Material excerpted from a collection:
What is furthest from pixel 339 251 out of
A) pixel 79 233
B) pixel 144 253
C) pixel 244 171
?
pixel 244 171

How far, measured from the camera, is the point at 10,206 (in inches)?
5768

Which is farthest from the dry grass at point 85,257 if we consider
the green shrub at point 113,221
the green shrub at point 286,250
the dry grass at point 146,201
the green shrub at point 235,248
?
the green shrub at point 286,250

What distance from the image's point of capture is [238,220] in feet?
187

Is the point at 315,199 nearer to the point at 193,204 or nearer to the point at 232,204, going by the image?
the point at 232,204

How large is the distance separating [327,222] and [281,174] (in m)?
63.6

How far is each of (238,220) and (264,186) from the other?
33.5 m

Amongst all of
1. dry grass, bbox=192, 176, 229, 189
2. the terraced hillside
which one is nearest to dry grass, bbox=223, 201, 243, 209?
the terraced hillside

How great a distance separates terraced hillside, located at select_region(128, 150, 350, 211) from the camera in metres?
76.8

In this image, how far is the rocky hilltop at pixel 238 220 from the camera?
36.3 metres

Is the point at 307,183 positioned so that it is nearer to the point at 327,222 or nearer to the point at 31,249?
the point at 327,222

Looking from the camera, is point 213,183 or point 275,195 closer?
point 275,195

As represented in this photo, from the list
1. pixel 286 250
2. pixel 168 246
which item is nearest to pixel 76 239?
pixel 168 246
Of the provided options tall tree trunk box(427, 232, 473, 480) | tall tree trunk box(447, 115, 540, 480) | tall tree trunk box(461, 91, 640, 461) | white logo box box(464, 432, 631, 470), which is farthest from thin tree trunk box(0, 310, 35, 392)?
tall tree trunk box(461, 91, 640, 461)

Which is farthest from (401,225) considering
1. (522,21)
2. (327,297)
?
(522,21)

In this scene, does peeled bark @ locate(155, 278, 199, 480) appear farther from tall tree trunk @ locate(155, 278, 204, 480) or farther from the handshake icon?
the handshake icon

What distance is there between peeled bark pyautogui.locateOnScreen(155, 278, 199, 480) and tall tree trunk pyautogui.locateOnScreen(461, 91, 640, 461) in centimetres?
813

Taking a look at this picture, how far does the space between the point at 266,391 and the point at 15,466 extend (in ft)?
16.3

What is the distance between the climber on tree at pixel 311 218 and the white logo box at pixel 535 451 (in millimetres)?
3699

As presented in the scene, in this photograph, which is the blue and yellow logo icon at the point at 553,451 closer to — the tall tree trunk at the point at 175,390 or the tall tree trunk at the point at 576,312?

▶ [Work instructions] Copy out the material word for word, starting at the line containing "Looking from the" and continuing through the end of the material.

▶ [The output]
Looking from the camera, is point 213,183 or point 275,195 closer?
point 275,195

As represented in this photo, from the list
1. pixel 286 250
2. pixel 168 246
which item is nearest to pixel 76 239?
pixel 168 246
Of the provided options tall tree trunk box(427, 232, 473, 480) | tall tree trunk box(447, 115, 540, 480) | tall tree trunk box(461, 91, 640, 461) | white logo box box(464, 432, 631, 470), which is farthest from thin tree trunk box(0, 310, 35, 392)?
tall tree trunk box(461, 91, 640, 461)

Which is farthest from (401,225) considering
1. (522,21)
2. (327,297)
?
(522,21)

In this scene, does peeled bark @ locate(155, 278, 199, 480) appear farther from tall tree trunk @ locate(155, 278, 204, 480) or farther from the handshake icon?
the handshake icon

What distance is there between peeled bark pyautogui.locateOnScreen(155, 278, 199, 480) and tall tree trunk pyautogui.locateOnScreen(461, 91, 640, 461) in centimetres?
813

Taking a look at this picture, how far does the space between the point at 266,391 and the point at 15,466 extend (in ft)?
16.3

What is the distance between the climber on tree at pixel 311 218 and the white logo box at pixel 535 451 (in millimetres)?
3699

As presented in the scene, in this photograph, which is the blue and yellow logo icon at the point at 553,451 closer to — the tall tree trunk at the point at 175,390 or the tall tree trunk at the point at 576,312?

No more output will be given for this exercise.